The Lower Mystic Regional Working Group was created two years ago, shortly after the Massachusetts Gaming Commission approved the construction of Encore Boston Harbor, a large gaming facility in Everett. The group was tasked with assessing the impact Encore Boston Harbor and other projected and planned developments could have on travel conditions, and with identifying solutions.

The group found that planned residential and commercial growth could lead to 27,000 new households and 55,000 new jobs in the focus area – roughly five square miles around the Encore resort and Sullivan Square. These development areas include Assembly Square and Sullivan Square redevelopment in Boston, Commercial Triangle redevelopment in Everett, Union Square and Brickbottom redevelopment in Somerville, and Cambridge Crossing. The collective impacts of these will generate millions of dollars in state and local tax revenue and help to ease the region’s housing crunch.

Addressing this new growth – and the corresponding transportation needs – requires a comprehensive, regional approach, rather than project-by-project strategies.

“Shorter commutes make people happier and healthier and give people time for civic engagement,” said Somerville Mayor Joe Curtatone. “We need to think bigger, not provincially, to take on challenges in mobility and housing.”
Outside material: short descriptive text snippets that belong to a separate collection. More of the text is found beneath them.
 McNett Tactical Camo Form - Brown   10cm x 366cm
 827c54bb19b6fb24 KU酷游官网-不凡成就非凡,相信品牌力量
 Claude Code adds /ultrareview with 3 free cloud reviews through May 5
After modeling eight different transportation improvement scenarios, the report’s final recommendations for improvements to be made by 2040 include:

  • Improve time between Orange Line trains (a.k.a. headway) to 3 minutes.
  • Establish two overlapping bus rapid transit routes (BRT) from Chelsea Gateway to Kendall Square and from Downtown Everett to North Station. The report envisions these using the commuter rail right-of-way or dedicated lanes.
  • Improve local bus frequencies, modify routes, and add bus-only lanes.
  • Transportation demand management and parking reduction strategies, limiting single-occupant vehicle commuter trips. These could include reduced residential parking requirements, charging market rates for commuter parking, and encouraging employers to allow telecommuting and flex commuting.
  • Continue to develop the regional active transportation network with bicycle lanes and pedestrian paths and bridges, and incorporate Complete Streets Elements
  • New on-ramp to I-93 northbound from Rutherford Ave near City Square and at the existing Route 1 on-ramp and City Square

Implementing all the recommendations – what the report refers to as the “Final Package Scenario” would substantially improve job and labor accessibility for workers living in the study area. Currently, the average worker can reach 800,000 jobs within a 20-minute drive and 140,000 within a 40-minute transit commute. By 2040, they could reach 855,000 jobs within a 20-minute drive and 310,000 within a 40-minute transit commute.
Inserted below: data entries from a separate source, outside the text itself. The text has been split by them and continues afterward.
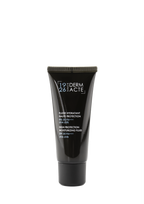 FLUIDE HYDRATANT HAUTE PROTECTION SPF 30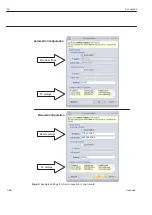 Preview for 56 page of HBM QuantumX MX1609 Operating Manual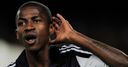 Ramires ready for Brazil call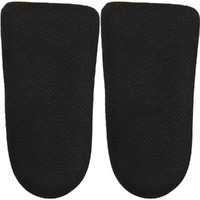 3/4 Inch(18Mm) Leg Length Discrepancy Lifts For Men And Women (2 Large Rights)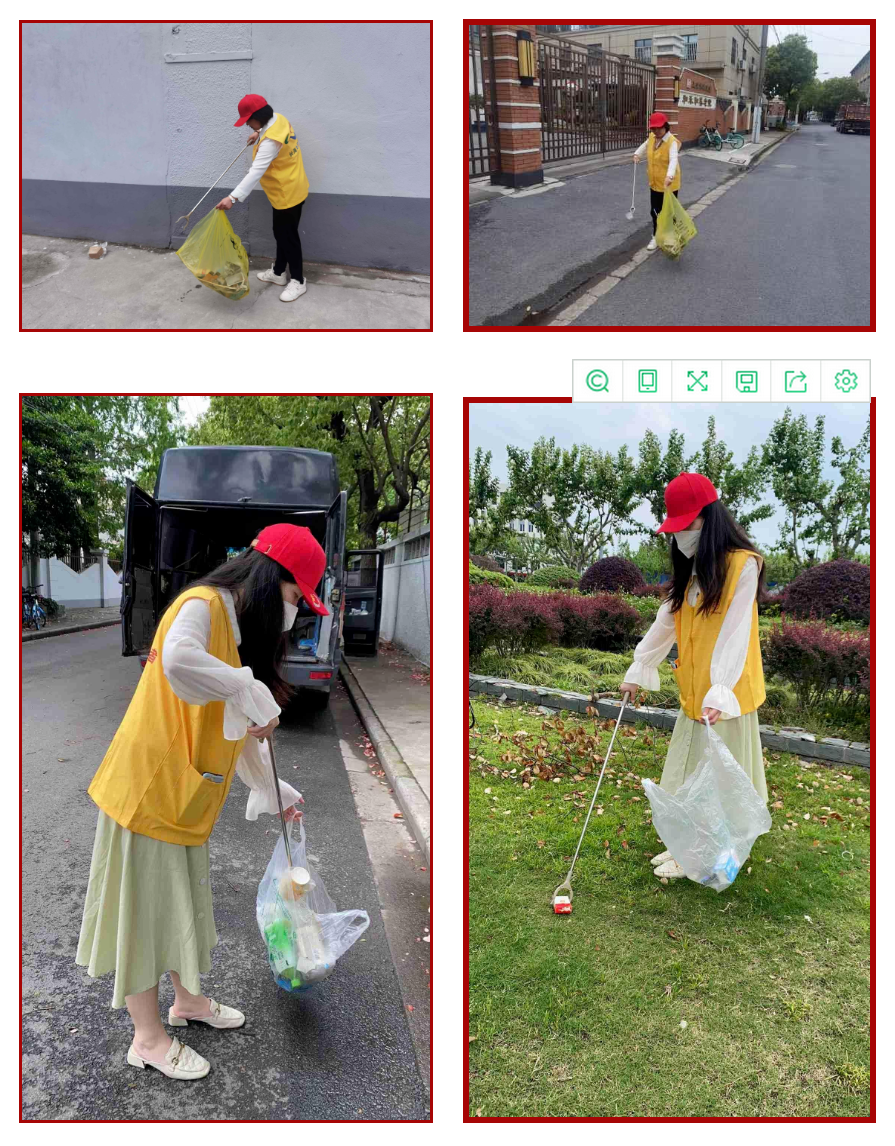 QQ截图20230508151949.png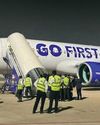 DGCA slaps Rs 10-L penalty on Go First3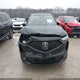 5J8YE1H00NL049656 2022 Acura Mdx A-Spec Package auction photo thumbnail 12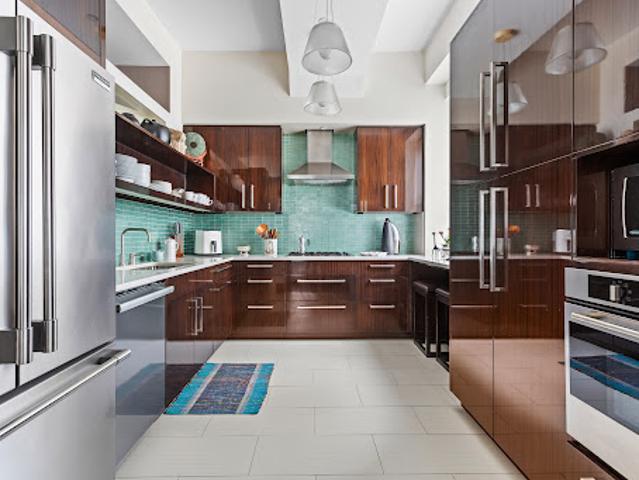 Apartment for sale in Arverne, New York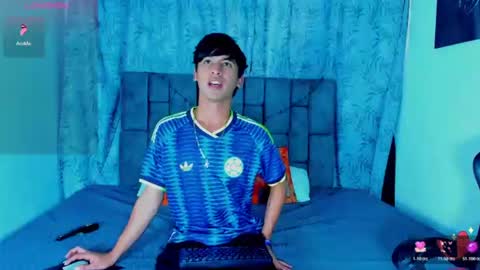 Snapshot of ithan_kingtwin chatting on June 2026 07:59:01 PM ithan_kingtwin online show from June 2026 07:59:01 PM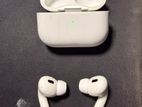 Apple Airpods Pro 2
The report doesn’t just lay out goals for 2040: it ends with immediate next steps for 2019. These include preparing conceptual designs for recommended transit improvements, fleshing our bus and BRT routes, and modelling interactions between buses, the Orange Line, and transportation demand management strategies.

Preparing for 27,000 new households and 55,000 new commuters to the Sullivan Square area will require years-long regional coordination, data-driven thinking, and prioritizing transit and active transportation. This report is the first step of many to reduce the headache of commuting in or out of this rapidly-growing area of our region.